Tuesday, January 16, 2007

gaivota

Eu conheço uma gaivota. Uma gaivota que, como as outras gaivotas, ama a liberdade e voa nela, até. Solta as asas e vai por aí, vai muito longe, não a vejo sempre. O ar que a embala parece não lhe servir, é um tamanho acima, mas é tudo o que quer. Mas reparei já que a gaivota volta às vezes a esta terra, regressa a casa e descansa e serve-se do cais que lhe mata a fome. Depois vai de novo, embalada, balançada, de asas soltas. E não a vejo, então. E demora, demora... demora! E às vezes, naquele tapete de praia entre a terra e o mar, encontro marcas pequeninas; umas maiores que outras... mas não avisto gaivota. Então percebo que a gaivota vai vivendo, lá por cima, onde ninguém a vê, de asas soltas e peito inchado mas que regressa a casa, a terra, para dormir e se proteger e vem matar a fome ao mar que, de fúria, agita as ondas verdes e vastas para apagar as marcas que deixou entre elas e a terra.
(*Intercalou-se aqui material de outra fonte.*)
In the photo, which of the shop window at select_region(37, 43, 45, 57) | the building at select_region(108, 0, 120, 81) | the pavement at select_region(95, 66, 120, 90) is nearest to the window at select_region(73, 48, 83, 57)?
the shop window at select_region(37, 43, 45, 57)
Mas a terra não as esquece, o mar apenas as tapa. A gaivota solta as asas e o vento, filho do ar, festeja-lhe as penas, bonitas, macias. Mas a fome aperta, o cansaço vai pesar. E eu conheço essa gaivota, ela volta para eu a ver, porque eu sou a terra e o mar.

Sunday, January 07, 2007

em contra(da)


Não devemos dizer que não estamos bem. Na verdade o que nos faz querer dizer isso é nada mais do que qualquer coisa menos boa que acontece na nossa vida e muito provavelmente numa altura em que não a esperamos, daí a pensarmos que estamos mal.
É quando não faz sentido, quando menos se espera e isso aborrece, e escava em nós um bocado de pele e rouba outro de sorriso. Depois de mãos à cabeça, depois de choros e gritos quentes começamos a entrar num reconhecimento sem tamanho, ou por outra, de um tamanho que nos transcende. Aquilo podia afinal ter sentido mas doeu como se nenhum sentido fizesse. Mas que estranho é isso que se sente depois, quando nos julgamos já detentores de uma total compreensão mas sentimos ainda o buraco na pele e meio sorriso roubado, que deixa a outra metade a rir em dobro, a mentir em solo? Como quem tem fome mas não força para trincar. E depois vamos deixando isso adormecer, vai andando com um pé à frente, outro atrás, e olhamos a nossa figura ridícula e pequenina que nos soa parada, estagnada. Cai água da cara e depois sobe o sono. E é confuso tudo isto mas dá a certeza de que se vive, de que se sente! E é amargo e é azedo e um bocadinho de nada salgado... Escalda mas espera-se que arrefeça.
Depois chega alguém que nos diz "Deixa, pequenina, já vai passar! Vamos para casa.".
É aqui que penso tomar consciencia de todas as coisas, no seu todo. Sempre alguém que não me desapareça da vista, porque me tem meio sorriso. Enquanto esta metade sorri em dobro aproveito para te dizer que a cova na pele, lembras? Vai sarar!